:: TEXT PASSAGE ::

Start of Block

We began the series by getting to know the man behind the walking safari, Zambia’s Mr Norman Carr (which you can read here). Next up, renowned for her amazing work with chimpanzees, it’s Jane Goodall…

Born in England in April of 1934, Jane Goodall possessed an extraordinary affinity for animals from a very young age. Born to a businessman father and an actress mother, Jane’s interest was said to be sparked by a gift given to her by her parents while she was still very young. The gift was of course a stuffed toy chimpanzee, initially thought to be too scary a toy for a toddler by her parent’s friends, which brought about her continuing love for, and fascination of, our primate cousins.

Jane in her early years

After having worked for several years in England after completing her high school education, Jane was presented with an opportunity to travel to Kenya at the age of 23 to visit the farm of a family friend. Immediately enamoured by the mystique of Africa, Jane set about looking for a job there that would enable her to stay on the continent she was fast falling for. It was a little later, in 1957, that Jane secured employment as a secretary for a Kenyan firm. Little did she know how much the position was going to change her life…

After a short while in her new role, Jane was given advice by a friend to contact prominent Kenyan archaeologist and paleontologist, Louis Leakey,purely about the possibility of meeting to discuss African wildlife. Fortuitously, Leakey just so happened to be looking for a researcher to assist him on his study of primate behaviour. He kept that part of the job to himself for the time being, instead offering Jane the chance work for him as his secretary in Tanzania. Jane was elated and immediately agreed to the job that took her that much closer to her beloved chimpanzees.

End of Block

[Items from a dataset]
Start of Block

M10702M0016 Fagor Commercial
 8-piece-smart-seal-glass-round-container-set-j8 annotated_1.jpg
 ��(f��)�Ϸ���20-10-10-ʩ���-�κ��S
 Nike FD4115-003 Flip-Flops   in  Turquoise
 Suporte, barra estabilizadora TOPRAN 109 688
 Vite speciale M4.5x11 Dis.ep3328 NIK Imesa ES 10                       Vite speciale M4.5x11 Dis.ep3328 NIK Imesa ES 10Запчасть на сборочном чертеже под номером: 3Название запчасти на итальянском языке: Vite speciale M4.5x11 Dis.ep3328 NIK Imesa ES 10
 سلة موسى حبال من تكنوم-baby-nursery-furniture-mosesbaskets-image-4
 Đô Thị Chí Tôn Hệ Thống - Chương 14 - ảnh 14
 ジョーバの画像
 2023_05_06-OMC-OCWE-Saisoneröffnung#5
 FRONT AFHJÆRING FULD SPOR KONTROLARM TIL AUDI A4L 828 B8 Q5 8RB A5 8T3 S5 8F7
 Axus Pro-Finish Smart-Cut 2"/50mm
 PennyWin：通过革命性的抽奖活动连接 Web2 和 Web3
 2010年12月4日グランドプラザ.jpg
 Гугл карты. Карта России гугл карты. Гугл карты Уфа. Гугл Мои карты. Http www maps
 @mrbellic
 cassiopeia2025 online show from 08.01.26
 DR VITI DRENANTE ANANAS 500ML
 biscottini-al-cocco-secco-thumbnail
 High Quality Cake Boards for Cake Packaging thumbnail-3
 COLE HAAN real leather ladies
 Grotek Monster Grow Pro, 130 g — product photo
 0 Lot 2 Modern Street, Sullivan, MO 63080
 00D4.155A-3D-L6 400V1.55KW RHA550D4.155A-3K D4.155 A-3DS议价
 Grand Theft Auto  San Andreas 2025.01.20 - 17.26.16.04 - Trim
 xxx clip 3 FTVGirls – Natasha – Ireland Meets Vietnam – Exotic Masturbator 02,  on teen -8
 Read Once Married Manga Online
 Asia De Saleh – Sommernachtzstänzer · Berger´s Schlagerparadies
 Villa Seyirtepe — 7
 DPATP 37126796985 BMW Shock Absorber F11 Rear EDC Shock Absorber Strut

End of Block

:: DESCRIPTION OF THE TASK ::
Reproduce the passage about Jane Goodall word for word, from start to finish. These lines have no connection to the passage about Jane Goodall.

:: OUTPUT OF THE EXERCISE ::
We began the series by getting to know the man behind the walking safari, Zambia’s Mr Norman Carr (which you can read here). Next up, renowned for her amazing work with chimpanzees, it’s Jane Goodall…

Born in England in April of 1934, Jane Goodall possessed an extraordinary affinity for animals from a very young age. Born to a businessman father and an actress mother, Jane’s interest was said to be sparked by a gift given to her by her parents while she was still very young. The gift was of course a stuffed toy chimpanzee, initially thought to be too scary a toy for a toddler by her parent’s friends, which brought about her continuing love for, and fascination of, our primate cousins.

Jane in her early years

After having worked for several years in England after completing her high school education, Jane was presented with an opportunity to travel to Kenya at the age of 23 to visit the farm of a family friend. Immediately enamoured by the mystique of Africa, Jane set about looking for a job there that would enable her to stay on the continent she was fast falling for. It was a little later, in 1957, that Jane secured employment as a secretary for a Kenyan firm. Little did she know how much the position was going to change her life…

After a short while in her new role, Jane was given advice by a friend to contact prominent Kenyan archaeologist and paleontologist, Louis Leakey,purely about the possibility of meeting to discuss African wildlife. Fortuitously, Leakey just so happened to be looking for a researcher to assist him on his study of primate behaviour. He kept that part of the job to himself for the time being, instead offering Jane the chance work for him as his secretary in Tanzania. Jane was elated and immediately agreed to the job that took her that much closer to her beloved chimpanzees.